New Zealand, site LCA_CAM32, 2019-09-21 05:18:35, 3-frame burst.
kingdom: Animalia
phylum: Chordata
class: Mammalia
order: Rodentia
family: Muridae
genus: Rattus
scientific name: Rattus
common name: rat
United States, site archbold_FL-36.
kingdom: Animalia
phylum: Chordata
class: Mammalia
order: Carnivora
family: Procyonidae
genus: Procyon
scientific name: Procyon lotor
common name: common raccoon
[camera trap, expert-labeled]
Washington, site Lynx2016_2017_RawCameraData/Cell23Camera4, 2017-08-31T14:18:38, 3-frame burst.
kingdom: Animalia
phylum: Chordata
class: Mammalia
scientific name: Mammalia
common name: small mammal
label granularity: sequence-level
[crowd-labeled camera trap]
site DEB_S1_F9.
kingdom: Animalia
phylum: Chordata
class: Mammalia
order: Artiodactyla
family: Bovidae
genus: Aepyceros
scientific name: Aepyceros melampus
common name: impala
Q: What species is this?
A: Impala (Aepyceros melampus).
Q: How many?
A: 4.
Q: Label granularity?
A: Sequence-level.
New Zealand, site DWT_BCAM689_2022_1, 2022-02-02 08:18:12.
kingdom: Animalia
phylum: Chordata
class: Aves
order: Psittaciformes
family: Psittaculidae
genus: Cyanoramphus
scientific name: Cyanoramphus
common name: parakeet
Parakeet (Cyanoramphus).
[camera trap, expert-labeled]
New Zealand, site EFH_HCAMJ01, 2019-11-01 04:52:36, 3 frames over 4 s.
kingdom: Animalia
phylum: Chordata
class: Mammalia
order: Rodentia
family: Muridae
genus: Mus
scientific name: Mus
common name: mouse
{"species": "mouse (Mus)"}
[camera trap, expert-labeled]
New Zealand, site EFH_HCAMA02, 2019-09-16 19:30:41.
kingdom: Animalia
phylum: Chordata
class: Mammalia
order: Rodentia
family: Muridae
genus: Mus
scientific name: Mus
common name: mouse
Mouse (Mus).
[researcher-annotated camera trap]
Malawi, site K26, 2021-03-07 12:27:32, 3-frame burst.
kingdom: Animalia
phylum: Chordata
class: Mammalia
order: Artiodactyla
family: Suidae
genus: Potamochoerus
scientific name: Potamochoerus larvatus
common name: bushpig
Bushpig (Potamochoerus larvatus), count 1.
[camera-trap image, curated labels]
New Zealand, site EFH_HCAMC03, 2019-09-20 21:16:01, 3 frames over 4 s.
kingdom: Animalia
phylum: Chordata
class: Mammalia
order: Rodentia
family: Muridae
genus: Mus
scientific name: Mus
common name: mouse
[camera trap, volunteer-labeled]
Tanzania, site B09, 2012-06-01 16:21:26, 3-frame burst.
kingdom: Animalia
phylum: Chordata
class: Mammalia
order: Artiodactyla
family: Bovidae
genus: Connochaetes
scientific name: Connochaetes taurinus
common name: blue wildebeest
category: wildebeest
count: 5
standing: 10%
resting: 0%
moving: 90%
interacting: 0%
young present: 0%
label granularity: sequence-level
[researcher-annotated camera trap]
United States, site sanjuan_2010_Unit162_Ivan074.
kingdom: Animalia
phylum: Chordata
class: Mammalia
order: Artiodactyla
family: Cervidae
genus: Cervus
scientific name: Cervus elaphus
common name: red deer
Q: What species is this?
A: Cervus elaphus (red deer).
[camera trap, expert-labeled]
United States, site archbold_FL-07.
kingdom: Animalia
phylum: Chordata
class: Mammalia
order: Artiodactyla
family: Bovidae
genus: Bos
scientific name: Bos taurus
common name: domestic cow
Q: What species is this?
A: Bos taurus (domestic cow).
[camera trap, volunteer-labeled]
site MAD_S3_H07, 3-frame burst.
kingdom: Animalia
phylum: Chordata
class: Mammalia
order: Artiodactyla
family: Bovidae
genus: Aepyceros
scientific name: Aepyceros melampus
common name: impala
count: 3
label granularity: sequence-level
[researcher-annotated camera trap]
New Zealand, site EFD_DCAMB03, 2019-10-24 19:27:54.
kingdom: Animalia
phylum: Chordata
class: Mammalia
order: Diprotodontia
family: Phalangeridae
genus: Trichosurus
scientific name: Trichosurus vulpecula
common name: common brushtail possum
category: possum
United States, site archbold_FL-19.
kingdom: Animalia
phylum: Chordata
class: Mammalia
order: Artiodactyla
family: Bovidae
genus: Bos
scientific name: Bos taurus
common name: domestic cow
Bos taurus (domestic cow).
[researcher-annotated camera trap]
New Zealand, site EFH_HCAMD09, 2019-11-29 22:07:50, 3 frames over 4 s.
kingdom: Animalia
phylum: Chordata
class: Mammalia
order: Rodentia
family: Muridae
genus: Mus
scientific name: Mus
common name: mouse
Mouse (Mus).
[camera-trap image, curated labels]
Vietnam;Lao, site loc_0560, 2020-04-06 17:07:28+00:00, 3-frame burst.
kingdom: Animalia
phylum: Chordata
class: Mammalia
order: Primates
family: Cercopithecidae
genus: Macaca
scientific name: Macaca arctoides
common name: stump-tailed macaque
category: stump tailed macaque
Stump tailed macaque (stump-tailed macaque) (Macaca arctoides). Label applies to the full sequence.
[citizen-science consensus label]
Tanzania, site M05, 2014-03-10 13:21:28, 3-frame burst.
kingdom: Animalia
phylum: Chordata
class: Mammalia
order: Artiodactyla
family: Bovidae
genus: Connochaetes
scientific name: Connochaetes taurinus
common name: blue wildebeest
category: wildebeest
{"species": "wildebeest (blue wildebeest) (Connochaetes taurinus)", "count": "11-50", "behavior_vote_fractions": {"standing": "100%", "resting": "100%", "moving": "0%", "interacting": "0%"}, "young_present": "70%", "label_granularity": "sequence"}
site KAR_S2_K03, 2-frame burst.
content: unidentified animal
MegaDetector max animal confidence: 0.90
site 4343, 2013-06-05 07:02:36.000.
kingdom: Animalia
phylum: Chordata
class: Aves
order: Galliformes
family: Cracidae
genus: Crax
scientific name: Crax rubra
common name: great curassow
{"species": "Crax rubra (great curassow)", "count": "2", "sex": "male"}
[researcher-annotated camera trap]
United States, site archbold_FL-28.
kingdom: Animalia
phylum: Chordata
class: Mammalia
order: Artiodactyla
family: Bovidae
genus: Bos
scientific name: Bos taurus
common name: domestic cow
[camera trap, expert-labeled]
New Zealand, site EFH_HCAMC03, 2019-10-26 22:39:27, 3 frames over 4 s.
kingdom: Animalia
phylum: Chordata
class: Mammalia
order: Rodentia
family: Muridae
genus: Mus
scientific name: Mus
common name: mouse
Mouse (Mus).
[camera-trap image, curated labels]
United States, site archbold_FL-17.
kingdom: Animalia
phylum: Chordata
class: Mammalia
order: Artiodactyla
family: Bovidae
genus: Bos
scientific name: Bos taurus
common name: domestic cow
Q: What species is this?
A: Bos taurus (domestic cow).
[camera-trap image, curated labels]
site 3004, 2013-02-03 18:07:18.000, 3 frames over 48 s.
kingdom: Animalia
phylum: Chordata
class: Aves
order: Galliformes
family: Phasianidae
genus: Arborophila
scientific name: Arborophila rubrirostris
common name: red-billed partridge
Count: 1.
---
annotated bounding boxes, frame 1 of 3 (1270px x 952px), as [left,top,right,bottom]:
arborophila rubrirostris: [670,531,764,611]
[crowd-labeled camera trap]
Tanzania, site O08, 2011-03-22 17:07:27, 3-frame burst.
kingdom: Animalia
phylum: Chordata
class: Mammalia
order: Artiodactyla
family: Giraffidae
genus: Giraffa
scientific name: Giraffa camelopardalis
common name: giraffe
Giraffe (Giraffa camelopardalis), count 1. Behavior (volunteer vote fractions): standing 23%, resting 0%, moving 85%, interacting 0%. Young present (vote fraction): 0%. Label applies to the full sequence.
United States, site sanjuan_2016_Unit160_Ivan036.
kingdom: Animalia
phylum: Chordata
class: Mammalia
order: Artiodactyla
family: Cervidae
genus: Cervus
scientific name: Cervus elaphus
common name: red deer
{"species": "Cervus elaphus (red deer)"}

****************************************

• [DESCRIPTION OF THE TASK]
Copy each line of the data that includes the word "United".

• [PROBLEM SOLUTION]
United States, site archbold_FL-36.
United States, site sanjuan_2010_Unit162_Ivan074.
United States, site archbold_FL-07.
United States, site archbold_FL-19.
United States, site archbold_FL-28.
United States, site archbold_FL-17.
United States, site sanjuan_2016_Unit160_Ivan036.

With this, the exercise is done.